Lee discussed society's discomfort around women's desires. "I think that when you're in a 'soft' field like public relations or social networking or dating, you're dismissed as a woman doing another 'woman company' like makeup or shopping or fashion." Anything dealing with sexuality, she said, "is one layer further."
Before convincing potential investors that her business is a good bet, Lee often has to prove that she's "a competent human being" and not just a "small, Asian woman who's doing another one of those dating apps." That means making a lot of changes in how she presents herself, both physically and in the attitude she exudes.
"Not only are you trying to conform to a culture, but you're doing it in a way that has nothing to do with your leadership ability or business ability," Lee said. "I have to think about things like how to put my hair so it 'looks competent.' Especially in the tech world, where a guy can come in in his hoodie and T-shirt — there's no way I ever felt like I could do something like that."
But times are changing: Lee, McEwen and Gallop are not only challenging the status quo by being powerful women in tech, but are also striving to revolutionize our sex lives. And while they've all faced challenges unique to being women in sex tech, there are signs things may be starting to get easier.
For example, the sex toy company Crave raised $2.5 million in funding in September 2013. Co-founded by designer Ti Chang, Crave's sex toys are different from what has traditionally been offered up to the market. Chang focuses on high-quality design. One of her most popular products is the Vesper, which is so subtle and lovely that it can double as a piece of high-end jewelry.
Chang told Mic that one of the reasons she has been able to raise funds for her sex tech venture where other companies have failed is because sex toys, unlike adult app stores and disruptive internet porn companies, have been around for a long time. Their transformation, over the past couple of decades, from a dirty little secret that you hide in the bedside drawer to sex toys so lovely you wear them as a necklace bodes well for other sex tech companies as they struggle to raise money and reach a mainstream audience.
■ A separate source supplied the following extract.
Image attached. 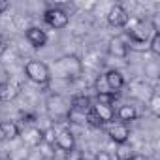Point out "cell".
<instances>
[{"mask_svg": "<svg viewBox=\"0 0 160 160\" xmlns=\"http://www.w3.org/2000/svg\"><path fill=\"white\" fill-rule=\"evenodd\" d=\"M25 73L30 81H34L36 85H47L49 79H51V73H49V68L40 62V60H28L25 64Z\"/></svg>", "mask_w": 160, "mask_h": 160, "instance_id": "cell-1", "label": "cell"}, {"mask_svg": "<svg viewBox=\"0 0 160 160\" xmlns=\"http://www.w3.org/2000/svg\"><path fill=\"white\" fill-rule=\"evenodd\" d=\"M43 19H45V23H47L51 28H55V30L66 28L68 23H70V15H68V12H64V10L58 8V6H55V8H47L45 13H43Z\"/></svg>", "mask_w": 160, "mask_h": 160, "instance_id": "cell-2", "label": "cell"}, {"mask_svg": "<svg viewBox=\"0 0 160 160\" xmlns=\"http://www.w3.org/2000/svg\"><path fill=\"white\" fill-rule=\"evenodd\" d=\"M91 113L102 122V124H109V122H113V119H115V109H113V106H106V104H92V108H91Z\"/></svg>", "mask_w": 160, "mask_h": 160, "instance_id": "cell-3", "label": "cell"}, {"mask_svg": "<svg viewBox=\"0 0 160 160\" xmlns=\"http://www.w3.org/2000/svg\"><path fill=\"white\" fill-rule=\"evenodd\" d=\"M128 12L122 8V6H113L111 10H109V13H108V21H109V25L111 27H115V28H122V27H126L128 25Z\"/></svg>", "mask_w": 160, "mask_h": 160, "instance_id": "cell-4", "label": "cell"}, {"mask_svg": "<svg viewBox=\"0 0 160 160\" xmlns=\"http://www.w3.org/2000/svg\"><path fill=\"white\" fill-rule=\"evenodd\" d=\"M108 134H109V139H111V141H115L117 145L126 143V141H128V138H130V130H128V126H126V124H122V122H111V126H109Z\"/></svg>", "mask_w": 160, "mask_h": 160, "instance_id": "cell-5", "label": "cell"}, {"mask_svg": "<svg viewBox=\"0 0 160 160\" xmlns=\"http://www.w3.org/2000/svg\"><path fill=\"white\" fill-rule=\"evenodd\" d=\"M104 81H106L109 92H111V94H117V92L122 89V85H124V77H122V73H121L119 70H109V72L104 75Z\"/></svg>", "mask_w": 160, "mask_h": 160, "instance_id": "cell-6", "label": "cell"}, {"mask_svg": "<svg viewBox=\"0 0 160 160\" xmlns=\"http://www.w3.org/2000/svg\"><path fill=\"white\" fill-rule=\"evenodd\" d=\"M55 145L66 152V151H70V149L75 147V138H73V134H72L70 130H66V128H64V130H58L57 136H55Z\"/></svg>", "mask_w": 160, "mask_h": 160, "instance_id": "cell-7", "label": "cell"}, {"mask_svg": "<svg viewBox=\"0 0 160 160\" xmlns=\"http://www.w3.org/2000/svg\"><path fill=\"white\" fill-rule=\"evenodd\" d=\"M27 40H28V43L32 47L40 49V47H43L47 43V34H45V30H42L38 27H30L27 30Z\"/></svg>", "mask_w": 160, "mask_h": 160, "instance_id": "cell-8", "label": "cell"}, {"mask_svg": "<svg viewBox=\"0 0 160 160\" xmlns=\"http://www.w3.org/2000/svg\"><path fill=\"white\" fill-rule=\"evenodd\" d=\"M108 49H109V55H113V57H117V58H124V57L128 55V51H130V49H128V43H126L122 38H111Z\"/></svg>", "mask_w": 160, "mask_h": 160, "instance_id": "cell-9", "label": "cell"}, {"mask_svg": "<svg viewBox=\"0 0 160 160\" xmlns=\"http://www.w3.org/2000/svg\"><path fill=\"white\" fill-rule=\"evenodd\" d=\"M92 108V100L89 96H73L72 102H70V109H75V111H81V113H89Z\"/></svg>", "mask_w": 160, "mask_h": 160, "instance_id": "cell-10", "label": "cell"}, {"mask_svg": "<svg viewBox=\"0 0 160 160\" xmlns=\"http://www.w3.org/2000/svg\"><path fill=\"white\" fill-rule=\"evenodd\" d=\"M117 117H119V122H122V124H128V122L136 121V117H138V111H136V108H134V106H130V104H124V106H121V108L117 109Z\"/></svg>", "mask_w": 160, "mask_h": 160, "instance_id": "cell-11", "label": "cell"}, {"mask_svg": "<svg viewBox=\"0 0 160 160\" xmlns=\"http://www.w3.org/2000/svg\"><path fill=\"white\" fill-rule=\"evenodd\" d=\"M0 136L4 139H15L19 136V126L13 121H2L0 122Z\"/></svg>", "mask_w": 160, "mask_h": 160, "instance_id": "cell-12", "label": "cell"}, {"mask_svg": "<svg viewBox=\"0 0 160 160\" xmlns=\"http://www.w3.org/2000/svg\"><path fill=\"white\" fill-rule=\"evenodd\" d=\"M23 138H25V141H27L28 145H40L42 139H43V132H42L40 128H28Z\"/></svg>", "mask_w": 160, "mask_h": 160, "instance_id": "cell-13", "label": "cell"}, {"mask_svg": "<svg viewBox=\"0 0 160 160\" xmlns=\"http://www.w3.org/2000/svg\"><path fill=\"white\" fill-rule=\"evenodd\" d=\"M136 152H134V149H132V145L126 141V143H121V145H117V151H115V156H117V160H132V156H134Z\"/></svg>", "mask_w": 160, "mask_h": 160, "instance_id": "cell-14", "label": "cell"}, {"mask_svg": "<svg viewBox=\"0 0 160 160\" xmlns=\"http://www.w3.org/2000/svg\"><path fill=\"white\" fill-rule=\"evenodd\" d=\"M87 117H89V113H81V111H75V109H70L66 115V119L73 124H87Z\"/></svg>", "mask_w": 160, "mask_h": 160, "instance_id": "cell-15", "label": "cell"}, {"mask_svg": "<svg viewBox=\"0 0 160 160\" xmlns=\"http://www.w3.org/2000/svg\"><path fill=\"white\" fill-rule=\"evenodd\" d=\"M149 49H151V53L152 55H160V32H152V36H151V40H149V45H147Z\"/></svg>", "mask_w": 160, "mask_h": 160, "instance_id": "cell-16", "label": "cell"}, {"mask_svg": "<svg viewBox=\"0 0 160 160\" xmlns=\"http://www.w3.org/2000/svg\"><path fill=\"white\" fill-rule=\"evenodd\" d=\"M96 102H98V104H106V106H113V104H115V94H111V92L96 94Z\"/></svg>", "mask_w": 160, "mask_h": 160, "instance_id": "cell-17", "label": "cell"}, {"mask_svg": "<svg viewBox=\"0 0 160 160\" xmlns=\"http://www.w3.org/2000/svg\"><path fill=\"white\" fill-rule=\"evenodd\" d=\"M64 160H83V152L79 151V149H70V151H66V154H64Z\"/></svg>", "mask_w": 160, "mask_h": 160, "instance_id": "cell-18", "label": "cell"}, {"mask_svg": "<svg viewBox=\"0 0 160 160\" xmlns=\"http://www.w3.org/2000/svg\"><path fill=\"white\" fill-rule=\"evenodd\" d=\"M158 100H160V96H158V92H154L152 98H151V111H152L154 115L160 113V109H158Z\"/></svg>", "mask_w": 160, "mask_h": 160, "instance_id": "cell-19", "label": "cell"}, {"mask_svg": "<svg viewBox=\"0 0 160 160\" xmlns=\"http://www.w3.org/2000/svg\"><path fill=\"white\" fill-rule=\"evenodd\" d=\"M55 136H57V132L51 128V130H45L43 132V139L42 141H47V143H55Z\"/></svg>", "mask_w": 160, "mask_h": 160, "instance_id": "cell-20", "label": "cell"}, {"mask_svg": "<svg viewBox=\"0 0 160 160\" xmlns=\"http://www.w3.org/2000/svg\"><path fill=\"white\" fill-rule=\"evenodd\" d=\"M94 160H111V154L109 152H106V151H100L98 154H96V158Z\"/></svg>", "mask_w": 160, "mask_h": 160, "instance_id": "cell-21", "label": "cell"}, {"mask_svg": "<svg viewBox=\"0 0 160 160\" xmlns=\"http://www.w3.org/2000/svg\"><path fill=\"white\" fill-rule=\"evenodd\" d=\"M8 8H10V2H8V0H0V13H4Z\"/></svg>", "mask_w": 160, "mask_h": 160, "instance_id": "cell-22", "label": "cell"}, {"mask_svg": "<svg viewBox=\"0 0 160 160\" xmlns=\"http://www.w3.org/2000/svg\"><path fill=\"white\" fill-rule=\"evenodd\" d=\"M132 160H149V158H147L145 154H134V156H132Z\"/></svg>", "mask_w": 160, "mask_h": 160, "instance_id": "cell-23", "label": "cell"}, {"mask_svg": "<svg viewBox=\"0 0 160 160\" xmlns=\"http://www.w3.org/2000/svg\"><path fill=\"white\" fill-rule=\"evenodd\" d=\"M4 51V42H2V38H0V53Z\"/></svg>", "mask_w": 160, "mask_h": 160, "instance_id": "cell-24", "label": "cell"}, {"mask_svg": "<svg viewBox=\"0 0 160 160\" xmlns=\"http://www.w3.org/2000/svg\"><path fill=\"white\" fill-rule=\"evenodd\" d=\"M83 160H85V158H83Z\"/></svg>", "mask_w": 160, "mask_h": 160, "instance_id": "cell-25", "label": "cell"}]
</instances>
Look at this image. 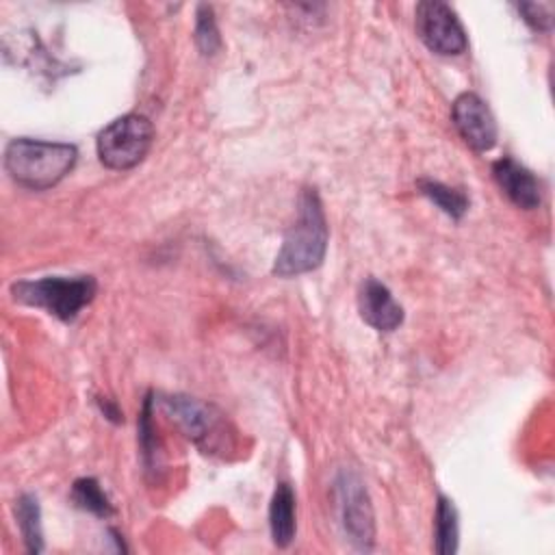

Sex tech entrepreneurs are also hopeful that the changes they're trying to introduce won't just reinvigorate the tech world but also the way we relate to each other in the culture at large. With women like Gallop, Lee and McEwen leading the way, we might be closer to seeing a dating world where women feel free to approach men, where porn looks more like real-world sex, and where no one ever asks "Do you suck cock?" at a networking event again.